İki gün sonra yılbaşı. Yeni bir yıla daha gireceğiz. Her şeyin yenisi heyecan verir, sevinç getirir, umut yaratır. Mutlu eder. Onun için her yılbaşında herkes birbirini kutlar, mutluluklar diler.

          Son on yıla baktığımızda bu dileklerin pek karşılık bulmadığını ve ne yazık ki her gelen yeni yılın bir öncekini arattığını görüyoruz.

          Zor geçen yılların son gününde geriye bakıp nereden nereye geldiğimizi, neler kazanıp, neler kaybettiğimizi değerlendirdik mi? Yeni yılın ilk saatlerinde bizleri nelerin beklediğini, ne gibi sürpriz gelişmelere hazırlıklı olmamız gerektiğini hiç düşündük mü?

          Bunları yaptığımızı pek sanmıyorum.
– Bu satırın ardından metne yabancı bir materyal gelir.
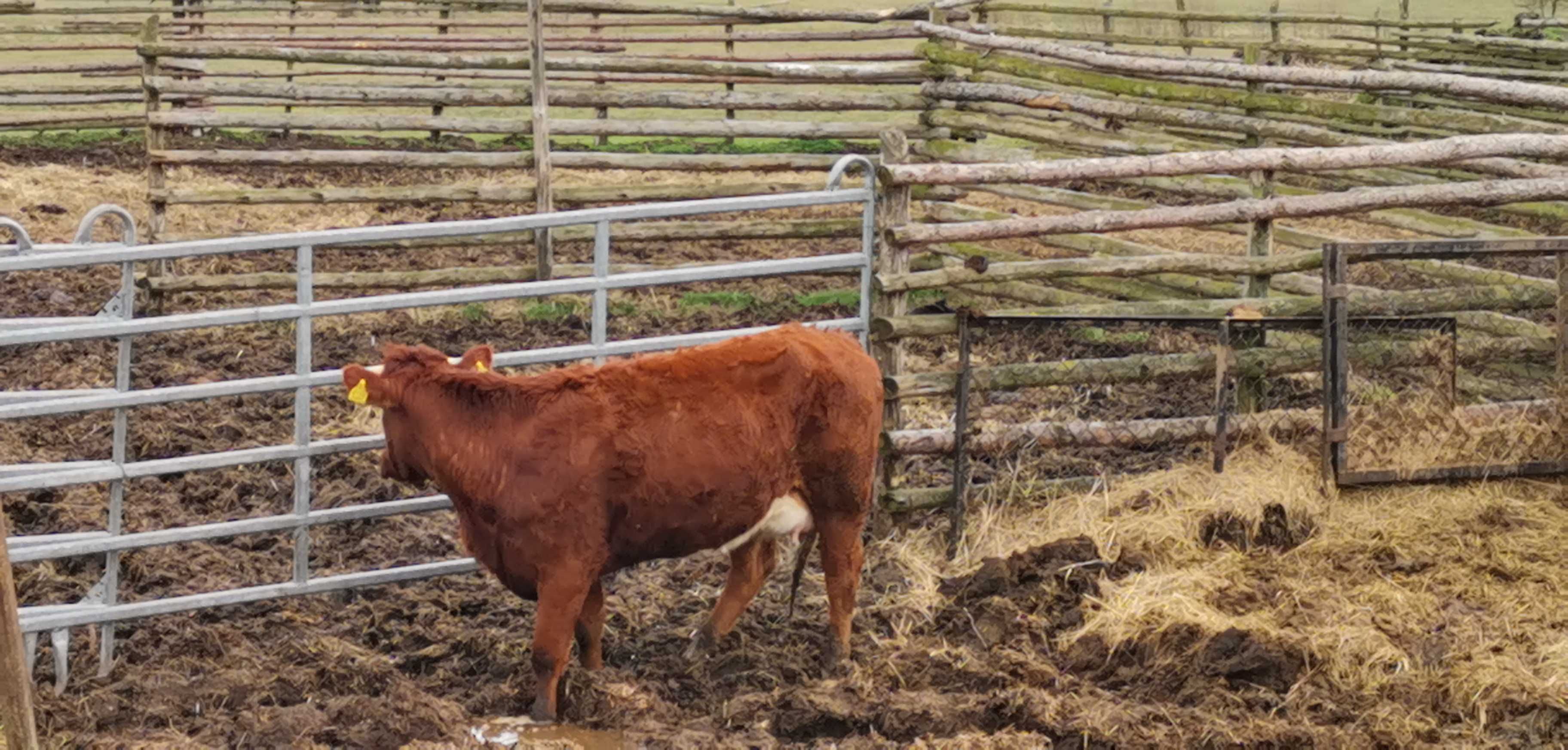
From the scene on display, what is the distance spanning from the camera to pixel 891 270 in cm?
679

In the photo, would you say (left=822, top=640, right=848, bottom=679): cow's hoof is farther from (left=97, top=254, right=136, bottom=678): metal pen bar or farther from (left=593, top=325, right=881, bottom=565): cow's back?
(left=97, top=254, right=136, bottom=678): metal pen bar

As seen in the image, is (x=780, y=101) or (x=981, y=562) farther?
(x=780, y=101)

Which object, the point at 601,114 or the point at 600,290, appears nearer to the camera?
the point at 600,290

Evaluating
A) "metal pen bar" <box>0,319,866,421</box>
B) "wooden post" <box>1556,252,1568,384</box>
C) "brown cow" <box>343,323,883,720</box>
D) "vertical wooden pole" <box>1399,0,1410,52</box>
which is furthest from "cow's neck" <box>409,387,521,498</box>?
"vertical wooden pole" <box>1399,0,1410,52</box>

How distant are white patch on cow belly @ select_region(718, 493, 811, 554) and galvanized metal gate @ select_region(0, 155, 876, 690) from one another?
99 centimetres

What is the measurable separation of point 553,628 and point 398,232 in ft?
5.64

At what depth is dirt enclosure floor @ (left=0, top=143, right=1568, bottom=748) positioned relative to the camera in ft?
16.6

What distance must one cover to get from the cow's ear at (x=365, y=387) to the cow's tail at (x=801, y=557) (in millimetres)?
1552

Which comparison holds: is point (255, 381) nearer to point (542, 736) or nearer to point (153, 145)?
point (542, 736)

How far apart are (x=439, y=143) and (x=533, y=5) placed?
548cm

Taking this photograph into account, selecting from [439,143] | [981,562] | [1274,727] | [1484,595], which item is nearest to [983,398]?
[981,562]

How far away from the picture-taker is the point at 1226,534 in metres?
6.43

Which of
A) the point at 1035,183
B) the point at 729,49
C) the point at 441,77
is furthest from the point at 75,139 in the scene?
the point at 1035,183

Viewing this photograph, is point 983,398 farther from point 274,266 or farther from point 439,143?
point 439,143
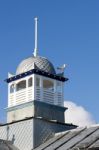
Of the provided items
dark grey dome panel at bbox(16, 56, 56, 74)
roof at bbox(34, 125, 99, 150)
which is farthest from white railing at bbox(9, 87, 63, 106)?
roof at bbox(34, 125, 99, 150)

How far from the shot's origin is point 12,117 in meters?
54.9

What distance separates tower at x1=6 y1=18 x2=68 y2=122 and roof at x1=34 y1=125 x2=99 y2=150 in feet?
13.4

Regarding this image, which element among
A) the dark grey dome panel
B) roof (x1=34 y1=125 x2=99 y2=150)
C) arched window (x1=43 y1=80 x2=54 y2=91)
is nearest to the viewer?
roof (x1=34 y1=125 x2=99 y2=150)

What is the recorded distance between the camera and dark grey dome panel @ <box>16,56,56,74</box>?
2153 inches

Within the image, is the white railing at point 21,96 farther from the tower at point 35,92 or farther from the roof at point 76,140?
the roof at point 76,140

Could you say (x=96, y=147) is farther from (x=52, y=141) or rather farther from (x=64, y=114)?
(x=64, y=114)

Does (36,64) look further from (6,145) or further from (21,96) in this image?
(6,145)

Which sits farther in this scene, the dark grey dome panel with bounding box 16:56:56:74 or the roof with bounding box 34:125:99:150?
the dark grey dome panel with bounding box 16:56:56:74

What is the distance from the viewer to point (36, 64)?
180 ft

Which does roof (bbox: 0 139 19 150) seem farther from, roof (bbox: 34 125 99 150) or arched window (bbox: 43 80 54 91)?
arched window (bbox: 43 80 54 91)

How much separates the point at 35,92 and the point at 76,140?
907cm

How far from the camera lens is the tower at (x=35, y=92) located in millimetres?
53094

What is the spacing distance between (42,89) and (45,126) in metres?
4.70

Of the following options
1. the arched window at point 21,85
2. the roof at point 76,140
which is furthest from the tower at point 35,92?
the roof at point 76,140
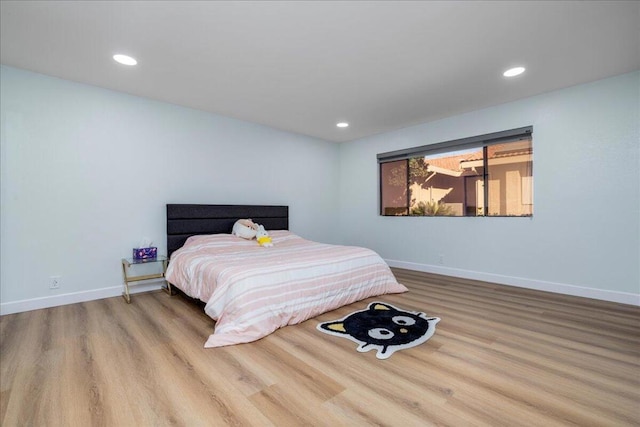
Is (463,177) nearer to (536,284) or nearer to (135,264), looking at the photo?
(536,284)

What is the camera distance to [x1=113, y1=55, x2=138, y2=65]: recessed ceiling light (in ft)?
Answer: 8.85

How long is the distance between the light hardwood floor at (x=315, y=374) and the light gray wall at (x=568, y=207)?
0.74 meters

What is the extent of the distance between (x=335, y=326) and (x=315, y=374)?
757 mm

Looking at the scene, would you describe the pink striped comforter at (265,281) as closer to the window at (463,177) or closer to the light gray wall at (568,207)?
the light gray wall at (568,207)

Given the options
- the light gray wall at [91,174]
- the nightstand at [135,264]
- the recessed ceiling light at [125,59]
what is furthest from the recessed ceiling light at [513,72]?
the nightstand at [135,264]

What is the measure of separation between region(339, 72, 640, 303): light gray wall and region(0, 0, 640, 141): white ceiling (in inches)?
11.7

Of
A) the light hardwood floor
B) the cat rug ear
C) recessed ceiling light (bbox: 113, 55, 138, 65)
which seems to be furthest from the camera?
recessed ceiling light (bbox: 113, 55, 138, 65)

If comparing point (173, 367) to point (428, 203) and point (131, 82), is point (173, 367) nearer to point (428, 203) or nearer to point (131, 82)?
point (131, 82)

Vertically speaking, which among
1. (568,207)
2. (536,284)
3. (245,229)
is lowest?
(536,284)

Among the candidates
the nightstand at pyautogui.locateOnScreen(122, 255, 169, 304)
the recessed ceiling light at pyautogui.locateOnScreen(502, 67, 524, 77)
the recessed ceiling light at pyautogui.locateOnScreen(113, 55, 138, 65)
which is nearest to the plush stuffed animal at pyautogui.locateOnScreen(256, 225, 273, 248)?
the nightstand at pyautogui.locateOnScreen(122, 255, 169, 304)

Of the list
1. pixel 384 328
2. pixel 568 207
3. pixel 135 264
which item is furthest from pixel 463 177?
pixel 135 264

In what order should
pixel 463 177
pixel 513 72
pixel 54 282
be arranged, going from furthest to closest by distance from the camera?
1. pixel 463 177
2. pixel 54 282
3. pixel 513 72

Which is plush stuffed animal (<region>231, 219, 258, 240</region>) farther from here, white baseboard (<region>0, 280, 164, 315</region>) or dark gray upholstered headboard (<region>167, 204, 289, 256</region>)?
white baseboard (<region>0, 280, 164, 315</region>)

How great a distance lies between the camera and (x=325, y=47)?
99.7 inches
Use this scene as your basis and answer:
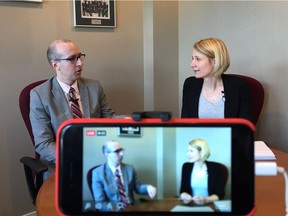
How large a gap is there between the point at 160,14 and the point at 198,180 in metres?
2.29

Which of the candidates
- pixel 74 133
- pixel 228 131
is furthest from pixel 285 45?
pixel 74 133

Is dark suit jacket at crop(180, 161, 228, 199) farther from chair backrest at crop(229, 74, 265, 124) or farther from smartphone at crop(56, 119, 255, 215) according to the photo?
chair backrest at crop(229, 74, 265, 124)

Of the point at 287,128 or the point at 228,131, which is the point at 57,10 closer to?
the point at 287,128

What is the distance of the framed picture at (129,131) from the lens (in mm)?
905

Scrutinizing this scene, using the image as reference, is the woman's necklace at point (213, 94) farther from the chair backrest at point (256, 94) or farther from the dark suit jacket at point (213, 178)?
the dark suit jacket at point (213, 178)

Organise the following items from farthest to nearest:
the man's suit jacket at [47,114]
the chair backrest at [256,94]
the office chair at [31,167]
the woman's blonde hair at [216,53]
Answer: the chair backrest at [256,94] → the woman's blonde hair at [216,53] → the man's suit jacket at [47,114] → the office chair at [31,167]

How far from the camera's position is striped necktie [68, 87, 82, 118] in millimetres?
2201

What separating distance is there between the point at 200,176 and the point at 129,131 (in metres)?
0.21

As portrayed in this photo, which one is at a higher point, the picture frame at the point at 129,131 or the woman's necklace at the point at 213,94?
the picture frame at the point at 129,131

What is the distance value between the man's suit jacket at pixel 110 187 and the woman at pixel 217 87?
1.32m

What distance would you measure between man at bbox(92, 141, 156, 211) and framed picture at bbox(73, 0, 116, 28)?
2.01m

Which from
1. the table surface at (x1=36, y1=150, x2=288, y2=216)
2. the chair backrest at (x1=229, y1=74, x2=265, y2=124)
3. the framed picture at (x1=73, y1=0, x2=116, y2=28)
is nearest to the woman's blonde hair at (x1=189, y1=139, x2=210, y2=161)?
the table surface at (x1=36, y1=150, x2=288, y2=216)

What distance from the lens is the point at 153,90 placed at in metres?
3.07

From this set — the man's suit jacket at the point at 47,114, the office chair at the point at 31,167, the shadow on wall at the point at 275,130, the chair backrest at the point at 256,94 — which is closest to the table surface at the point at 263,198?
the office chair at the point at 31,167
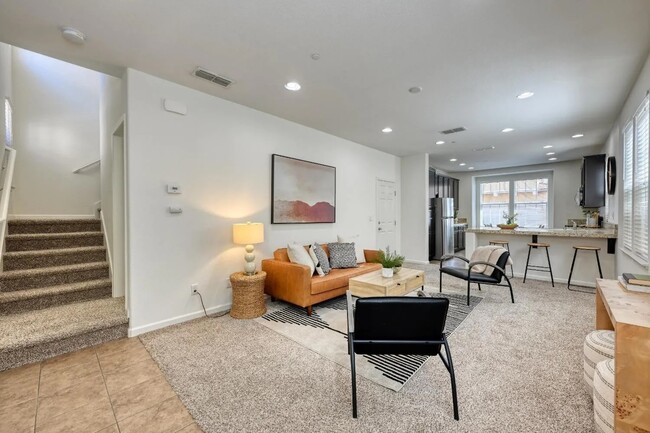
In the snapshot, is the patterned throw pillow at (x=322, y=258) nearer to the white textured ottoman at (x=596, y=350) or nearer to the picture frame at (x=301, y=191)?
the picture frame at (x=301, y=191)

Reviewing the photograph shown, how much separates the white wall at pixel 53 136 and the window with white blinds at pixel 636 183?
7522mm

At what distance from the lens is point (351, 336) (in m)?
1.82

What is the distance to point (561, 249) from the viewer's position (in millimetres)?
Answer: 4977

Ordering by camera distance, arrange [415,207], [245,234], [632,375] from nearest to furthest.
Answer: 1. [632,375]
2. [245,234]
3. [415,207]

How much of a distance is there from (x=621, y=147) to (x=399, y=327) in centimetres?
463

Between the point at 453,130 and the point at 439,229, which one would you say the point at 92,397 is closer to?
the point at 453,130

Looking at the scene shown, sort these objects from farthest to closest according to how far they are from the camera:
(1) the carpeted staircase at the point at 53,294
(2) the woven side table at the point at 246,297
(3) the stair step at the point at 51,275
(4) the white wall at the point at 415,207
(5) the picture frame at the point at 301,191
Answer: (4) the white wall at the point at 415,207, (5) the picture frame at the point at 301,191, (2) the woven side table at the point at 246,297, (3) the stair step at the point at 51,275, (1) the carpeted staircase at the point at 53,294

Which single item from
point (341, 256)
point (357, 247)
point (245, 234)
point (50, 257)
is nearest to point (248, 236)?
point (245, 234)

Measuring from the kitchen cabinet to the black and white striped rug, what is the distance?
370cm

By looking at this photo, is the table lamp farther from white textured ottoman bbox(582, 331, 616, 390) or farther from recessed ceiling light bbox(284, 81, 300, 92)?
white textured ottoman bbox(582, 331, 616, 390)

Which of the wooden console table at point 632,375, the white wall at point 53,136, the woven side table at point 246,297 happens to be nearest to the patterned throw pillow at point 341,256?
the woven side table at point 246,297

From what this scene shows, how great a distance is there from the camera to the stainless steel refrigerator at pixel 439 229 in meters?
7.45

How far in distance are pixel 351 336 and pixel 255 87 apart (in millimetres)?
2936

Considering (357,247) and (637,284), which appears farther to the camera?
(357,247)
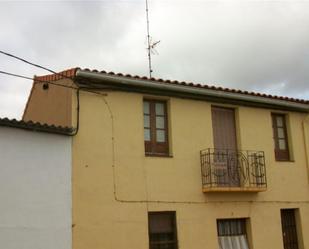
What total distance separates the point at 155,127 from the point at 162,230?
8.65ft

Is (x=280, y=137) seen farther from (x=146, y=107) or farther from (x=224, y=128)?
(x=146, y=107)

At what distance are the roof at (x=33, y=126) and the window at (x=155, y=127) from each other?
2398 mm

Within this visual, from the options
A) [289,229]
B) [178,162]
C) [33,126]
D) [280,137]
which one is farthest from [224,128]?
[33,126]

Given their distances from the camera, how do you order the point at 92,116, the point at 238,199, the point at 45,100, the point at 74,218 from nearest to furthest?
the point at 74,218 < the point at 92,116 < the point at 45,100 < the point at 238,199

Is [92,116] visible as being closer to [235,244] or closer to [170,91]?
[170,91]

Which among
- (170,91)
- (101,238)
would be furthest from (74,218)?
(170,91)

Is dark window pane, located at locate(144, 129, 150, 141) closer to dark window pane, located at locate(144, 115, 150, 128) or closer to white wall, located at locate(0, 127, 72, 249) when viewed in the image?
dark window pane, located at locate(144, 115, 150, 128)

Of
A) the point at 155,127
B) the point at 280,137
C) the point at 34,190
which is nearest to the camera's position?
the point at 34,190

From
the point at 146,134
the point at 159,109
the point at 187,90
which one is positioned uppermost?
the point at 187,90

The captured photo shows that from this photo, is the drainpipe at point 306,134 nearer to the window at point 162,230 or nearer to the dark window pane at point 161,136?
the dark window pane at point 161,136

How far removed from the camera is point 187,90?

Genelde insanlar o anlarını üç ayrı grup halinde ve farklı eylemler içinde geçirdiler. Birinciler lüks otellerin balo salonlarında çılgınca eğlenerek, en pahalı şampanyaları saat 00.00’ı gösterdiğinde patlatarak giden yıla güle güle, yeni yıla hoş geldin dediler. Bir gece için harcadıkları ve orta gelir düzeyinde bir emekçinin bir yıllık kazancına eşdeğer parayı, geçen yıl içinde işbirlikleri sayesinde kolay kazanmışlardı. Bunun gelecek yılda devam edeceğinden kuşkuları yoktu.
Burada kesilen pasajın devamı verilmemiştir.